
Figure 3.

cph2 KO results in an impaired modulation of relative variable chlorophyll fluorescence intensities. A, Cells were incubated for 1 d under LAHG conditions without agitation, adjusted to 1.5 µg chlorophyll mL⁻¹, and dark adapted for 1 min. Then, variable fluorescence intensities of PSII were determined. At 1 min, a saturating pulse was applied; 30 s thereafter, actinic light at an intensity of 270 µmol m⁻² s⁻¹ was applied for 4.5 min. Where indicated, CN at a final concentration of 0.01 mm was added. The relative variable fluorescence intensities were plotted over time. Gray arrows indicate the data points at 2.2 and 6 min as used for evaluations shown in B. B, Relative increase or decrease of relative variable fluorescence intensities between data points at 2.2 and 6 min. Data show the mean ± sem (n = 3).

Figure 4.

········

● **WORK TO COMPLETE**:
From the legend on chlorophyll fluorescence, extract the passage from "cph2 KO results" up to and including "sem (n = 3).".

● **DATA EXCERPTS**:
········

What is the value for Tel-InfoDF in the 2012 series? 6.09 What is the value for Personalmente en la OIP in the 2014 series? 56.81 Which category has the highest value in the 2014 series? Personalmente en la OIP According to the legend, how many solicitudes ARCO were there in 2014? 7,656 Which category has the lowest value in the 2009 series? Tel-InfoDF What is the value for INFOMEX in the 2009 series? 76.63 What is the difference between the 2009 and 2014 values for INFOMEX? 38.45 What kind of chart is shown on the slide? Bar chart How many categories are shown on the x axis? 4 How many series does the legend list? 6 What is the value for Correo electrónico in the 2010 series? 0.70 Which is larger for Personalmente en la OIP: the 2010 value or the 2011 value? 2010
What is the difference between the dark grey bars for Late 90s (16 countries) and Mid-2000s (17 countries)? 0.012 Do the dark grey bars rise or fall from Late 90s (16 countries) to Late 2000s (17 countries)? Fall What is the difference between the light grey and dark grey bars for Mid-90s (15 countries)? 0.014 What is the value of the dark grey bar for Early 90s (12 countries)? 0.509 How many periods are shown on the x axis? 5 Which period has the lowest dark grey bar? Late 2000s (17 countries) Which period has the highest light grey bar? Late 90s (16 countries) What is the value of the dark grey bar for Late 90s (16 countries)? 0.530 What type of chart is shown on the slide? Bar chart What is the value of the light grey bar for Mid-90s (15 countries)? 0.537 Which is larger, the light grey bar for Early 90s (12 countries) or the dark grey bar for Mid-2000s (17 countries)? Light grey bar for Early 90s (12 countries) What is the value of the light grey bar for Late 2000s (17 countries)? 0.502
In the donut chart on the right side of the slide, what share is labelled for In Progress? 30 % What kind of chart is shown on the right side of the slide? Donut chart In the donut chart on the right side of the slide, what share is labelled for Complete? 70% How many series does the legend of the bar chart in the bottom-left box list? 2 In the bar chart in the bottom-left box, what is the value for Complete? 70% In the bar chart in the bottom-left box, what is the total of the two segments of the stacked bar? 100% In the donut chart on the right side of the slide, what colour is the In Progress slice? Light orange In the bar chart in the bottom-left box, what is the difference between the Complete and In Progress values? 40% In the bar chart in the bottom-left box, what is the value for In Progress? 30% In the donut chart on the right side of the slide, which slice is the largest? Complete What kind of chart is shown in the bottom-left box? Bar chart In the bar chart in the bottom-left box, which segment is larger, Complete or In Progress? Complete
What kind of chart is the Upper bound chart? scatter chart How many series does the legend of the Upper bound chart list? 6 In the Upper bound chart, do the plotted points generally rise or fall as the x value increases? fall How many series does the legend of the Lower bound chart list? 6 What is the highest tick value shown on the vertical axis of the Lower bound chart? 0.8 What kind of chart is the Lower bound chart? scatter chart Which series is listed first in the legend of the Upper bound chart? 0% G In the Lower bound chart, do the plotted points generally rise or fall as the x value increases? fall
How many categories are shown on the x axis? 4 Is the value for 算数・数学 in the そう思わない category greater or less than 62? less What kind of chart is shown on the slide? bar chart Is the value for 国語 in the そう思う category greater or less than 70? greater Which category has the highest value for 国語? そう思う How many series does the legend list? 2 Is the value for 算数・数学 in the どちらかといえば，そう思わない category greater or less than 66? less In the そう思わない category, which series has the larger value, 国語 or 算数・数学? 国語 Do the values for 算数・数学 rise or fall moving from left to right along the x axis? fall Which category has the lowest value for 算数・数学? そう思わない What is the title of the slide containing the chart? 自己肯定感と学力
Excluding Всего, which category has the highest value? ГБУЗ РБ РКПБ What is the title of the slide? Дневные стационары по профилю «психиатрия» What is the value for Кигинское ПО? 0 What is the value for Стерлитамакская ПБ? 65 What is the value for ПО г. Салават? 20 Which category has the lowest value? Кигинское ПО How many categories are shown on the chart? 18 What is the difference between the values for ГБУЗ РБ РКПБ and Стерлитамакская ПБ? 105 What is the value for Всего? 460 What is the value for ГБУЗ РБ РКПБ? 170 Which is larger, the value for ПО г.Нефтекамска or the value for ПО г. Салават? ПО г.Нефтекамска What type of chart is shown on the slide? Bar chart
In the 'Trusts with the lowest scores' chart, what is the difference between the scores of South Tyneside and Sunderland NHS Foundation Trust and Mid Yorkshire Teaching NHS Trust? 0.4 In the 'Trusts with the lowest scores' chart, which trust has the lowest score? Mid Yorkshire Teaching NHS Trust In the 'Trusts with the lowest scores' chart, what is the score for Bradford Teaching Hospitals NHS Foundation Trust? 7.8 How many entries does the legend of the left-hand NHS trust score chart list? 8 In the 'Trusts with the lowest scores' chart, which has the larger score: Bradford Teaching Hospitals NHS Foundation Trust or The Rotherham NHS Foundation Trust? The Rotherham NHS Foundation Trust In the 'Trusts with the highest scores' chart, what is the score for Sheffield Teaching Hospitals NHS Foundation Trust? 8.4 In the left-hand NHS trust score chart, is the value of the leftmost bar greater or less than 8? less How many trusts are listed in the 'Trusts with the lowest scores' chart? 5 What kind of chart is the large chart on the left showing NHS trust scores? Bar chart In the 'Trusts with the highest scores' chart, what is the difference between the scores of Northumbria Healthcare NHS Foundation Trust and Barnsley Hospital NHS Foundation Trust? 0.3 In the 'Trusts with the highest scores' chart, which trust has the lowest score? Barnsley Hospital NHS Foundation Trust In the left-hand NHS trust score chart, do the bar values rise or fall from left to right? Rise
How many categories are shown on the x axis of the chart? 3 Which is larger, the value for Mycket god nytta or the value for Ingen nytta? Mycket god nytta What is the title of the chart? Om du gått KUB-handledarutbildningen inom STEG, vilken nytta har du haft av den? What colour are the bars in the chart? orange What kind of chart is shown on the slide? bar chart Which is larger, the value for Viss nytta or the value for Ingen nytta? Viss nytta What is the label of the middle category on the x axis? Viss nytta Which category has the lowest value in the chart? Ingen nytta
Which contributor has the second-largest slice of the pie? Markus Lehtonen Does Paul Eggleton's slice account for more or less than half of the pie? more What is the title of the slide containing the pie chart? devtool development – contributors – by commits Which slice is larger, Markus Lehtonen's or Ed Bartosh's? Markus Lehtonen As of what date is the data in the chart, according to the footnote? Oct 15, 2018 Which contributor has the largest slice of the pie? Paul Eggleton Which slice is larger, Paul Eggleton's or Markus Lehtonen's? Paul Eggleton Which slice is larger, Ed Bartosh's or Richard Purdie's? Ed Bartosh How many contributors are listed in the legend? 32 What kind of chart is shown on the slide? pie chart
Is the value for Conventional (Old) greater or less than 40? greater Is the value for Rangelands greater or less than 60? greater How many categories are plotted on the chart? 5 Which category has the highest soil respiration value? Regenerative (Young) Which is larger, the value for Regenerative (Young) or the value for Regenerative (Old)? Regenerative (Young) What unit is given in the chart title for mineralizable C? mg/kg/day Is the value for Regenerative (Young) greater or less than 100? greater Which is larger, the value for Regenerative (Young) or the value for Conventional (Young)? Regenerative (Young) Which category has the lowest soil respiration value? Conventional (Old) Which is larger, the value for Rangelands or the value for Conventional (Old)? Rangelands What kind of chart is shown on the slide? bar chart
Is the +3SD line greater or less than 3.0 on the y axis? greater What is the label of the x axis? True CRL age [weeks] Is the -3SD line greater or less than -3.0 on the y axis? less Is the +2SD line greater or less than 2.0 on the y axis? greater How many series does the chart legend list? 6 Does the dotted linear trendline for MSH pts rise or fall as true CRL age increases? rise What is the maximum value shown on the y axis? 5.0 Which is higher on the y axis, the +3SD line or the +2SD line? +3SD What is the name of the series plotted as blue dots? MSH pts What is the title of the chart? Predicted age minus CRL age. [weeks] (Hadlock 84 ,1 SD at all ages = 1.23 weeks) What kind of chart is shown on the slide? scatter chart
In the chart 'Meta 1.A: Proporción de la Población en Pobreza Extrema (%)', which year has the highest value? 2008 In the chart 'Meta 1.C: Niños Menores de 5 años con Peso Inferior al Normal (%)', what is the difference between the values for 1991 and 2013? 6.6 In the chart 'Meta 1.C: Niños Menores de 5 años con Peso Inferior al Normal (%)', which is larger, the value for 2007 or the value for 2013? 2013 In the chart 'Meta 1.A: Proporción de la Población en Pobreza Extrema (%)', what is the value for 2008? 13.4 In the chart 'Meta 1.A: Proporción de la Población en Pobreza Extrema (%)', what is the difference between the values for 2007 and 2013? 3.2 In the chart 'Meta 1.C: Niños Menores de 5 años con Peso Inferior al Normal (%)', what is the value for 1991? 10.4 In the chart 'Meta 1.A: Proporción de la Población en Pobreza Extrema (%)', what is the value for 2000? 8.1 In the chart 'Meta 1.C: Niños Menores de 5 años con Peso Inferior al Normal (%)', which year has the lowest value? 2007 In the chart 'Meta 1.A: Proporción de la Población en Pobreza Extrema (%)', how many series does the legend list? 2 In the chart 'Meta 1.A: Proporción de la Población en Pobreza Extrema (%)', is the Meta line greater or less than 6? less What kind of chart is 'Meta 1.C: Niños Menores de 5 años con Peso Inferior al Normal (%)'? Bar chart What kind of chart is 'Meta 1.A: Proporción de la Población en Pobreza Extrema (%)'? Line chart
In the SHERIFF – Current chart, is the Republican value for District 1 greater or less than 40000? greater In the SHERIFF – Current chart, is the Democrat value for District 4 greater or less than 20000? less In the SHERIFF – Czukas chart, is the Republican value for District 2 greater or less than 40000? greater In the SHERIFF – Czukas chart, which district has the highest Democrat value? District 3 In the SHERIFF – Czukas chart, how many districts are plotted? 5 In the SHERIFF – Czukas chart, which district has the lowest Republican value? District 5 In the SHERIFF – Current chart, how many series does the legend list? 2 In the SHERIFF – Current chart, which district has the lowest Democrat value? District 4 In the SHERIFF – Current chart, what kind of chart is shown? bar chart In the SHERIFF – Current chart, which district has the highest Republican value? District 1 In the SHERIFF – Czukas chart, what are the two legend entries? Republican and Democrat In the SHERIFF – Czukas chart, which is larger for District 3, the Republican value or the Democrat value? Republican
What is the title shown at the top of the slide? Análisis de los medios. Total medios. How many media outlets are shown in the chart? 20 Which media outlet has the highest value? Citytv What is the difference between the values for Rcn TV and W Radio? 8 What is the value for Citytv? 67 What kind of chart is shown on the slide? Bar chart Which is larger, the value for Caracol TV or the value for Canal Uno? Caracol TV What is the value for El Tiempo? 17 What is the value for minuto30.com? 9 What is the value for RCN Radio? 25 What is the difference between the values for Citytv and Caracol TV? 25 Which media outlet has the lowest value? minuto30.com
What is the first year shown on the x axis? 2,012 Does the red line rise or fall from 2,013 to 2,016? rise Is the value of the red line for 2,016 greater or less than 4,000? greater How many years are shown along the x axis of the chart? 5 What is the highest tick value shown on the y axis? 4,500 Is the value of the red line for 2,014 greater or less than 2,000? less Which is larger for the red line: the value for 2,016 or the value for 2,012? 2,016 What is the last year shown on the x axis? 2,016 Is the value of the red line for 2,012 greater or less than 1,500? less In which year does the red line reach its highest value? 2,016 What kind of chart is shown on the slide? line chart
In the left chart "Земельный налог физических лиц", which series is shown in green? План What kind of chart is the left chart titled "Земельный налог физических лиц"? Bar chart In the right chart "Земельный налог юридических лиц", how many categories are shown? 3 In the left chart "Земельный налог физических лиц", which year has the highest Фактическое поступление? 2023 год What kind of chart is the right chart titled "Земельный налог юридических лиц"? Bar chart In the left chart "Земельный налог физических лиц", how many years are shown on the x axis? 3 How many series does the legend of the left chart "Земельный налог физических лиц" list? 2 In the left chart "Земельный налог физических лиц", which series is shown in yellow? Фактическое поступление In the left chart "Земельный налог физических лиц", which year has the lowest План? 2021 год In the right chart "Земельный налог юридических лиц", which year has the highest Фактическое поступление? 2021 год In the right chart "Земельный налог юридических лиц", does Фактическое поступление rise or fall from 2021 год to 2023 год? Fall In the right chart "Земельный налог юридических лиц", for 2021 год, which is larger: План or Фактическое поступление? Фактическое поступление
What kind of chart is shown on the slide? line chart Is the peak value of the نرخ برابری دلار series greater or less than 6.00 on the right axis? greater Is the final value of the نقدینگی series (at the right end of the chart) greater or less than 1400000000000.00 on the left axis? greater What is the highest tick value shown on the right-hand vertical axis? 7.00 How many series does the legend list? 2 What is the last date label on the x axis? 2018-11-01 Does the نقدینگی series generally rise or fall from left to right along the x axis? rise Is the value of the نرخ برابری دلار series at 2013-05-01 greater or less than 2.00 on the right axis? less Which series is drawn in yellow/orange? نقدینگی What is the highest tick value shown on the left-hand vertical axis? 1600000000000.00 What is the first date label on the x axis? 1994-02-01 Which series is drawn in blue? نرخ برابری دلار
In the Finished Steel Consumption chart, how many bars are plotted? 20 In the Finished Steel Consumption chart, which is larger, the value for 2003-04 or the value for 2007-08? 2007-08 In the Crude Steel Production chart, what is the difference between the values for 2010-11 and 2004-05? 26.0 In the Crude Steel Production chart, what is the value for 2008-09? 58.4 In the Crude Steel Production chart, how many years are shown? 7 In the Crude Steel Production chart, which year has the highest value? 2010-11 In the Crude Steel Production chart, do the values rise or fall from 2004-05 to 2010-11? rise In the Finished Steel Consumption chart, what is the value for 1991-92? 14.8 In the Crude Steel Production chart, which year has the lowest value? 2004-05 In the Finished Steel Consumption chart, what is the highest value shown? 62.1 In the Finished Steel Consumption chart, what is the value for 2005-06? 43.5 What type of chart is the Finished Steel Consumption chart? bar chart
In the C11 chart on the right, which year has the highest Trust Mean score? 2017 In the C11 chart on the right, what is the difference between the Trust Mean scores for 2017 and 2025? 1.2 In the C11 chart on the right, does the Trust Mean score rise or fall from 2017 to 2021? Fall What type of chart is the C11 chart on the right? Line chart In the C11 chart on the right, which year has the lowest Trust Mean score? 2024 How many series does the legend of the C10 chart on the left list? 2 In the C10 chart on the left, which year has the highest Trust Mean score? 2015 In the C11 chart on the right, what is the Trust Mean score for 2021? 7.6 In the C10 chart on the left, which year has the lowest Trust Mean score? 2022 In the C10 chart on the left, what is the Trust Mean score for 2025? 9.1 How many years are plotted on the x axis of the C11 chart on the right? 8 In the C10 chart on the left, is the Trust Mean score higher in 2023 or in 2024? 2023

········

● **SOLUTION TO THE EXERCISE**:
cph2 KO results in an impaired modulation of relative variable chlorophyll fluorescence intensities. A, Cells were incubated for 1 d under LAHG conditions without agitation, adjusted to 1.5 µg chlorophyll mL⁻¹, and dark adapted for 1 min. Then, variable fluorescence intensities of PSII were determined. At 1 min, a saturating pulse was applied; 30 s thereafter, actinic light at an intensity of 270 µmol m⁻² s⁻¹ was applied for 4.5 min. Where indicated, CN at a final concentration of 0.01 mm was added. The relative variable fluorescence intensities were plotted over time. Gray arrows indicate the data points at 2.2 and 6 min as used for evaluations shown in B. B, Relative increase or decrease of relative variable fluorescence intensities between data points at 2.2 and 6 min. Data show the mean ± sem (n = 3).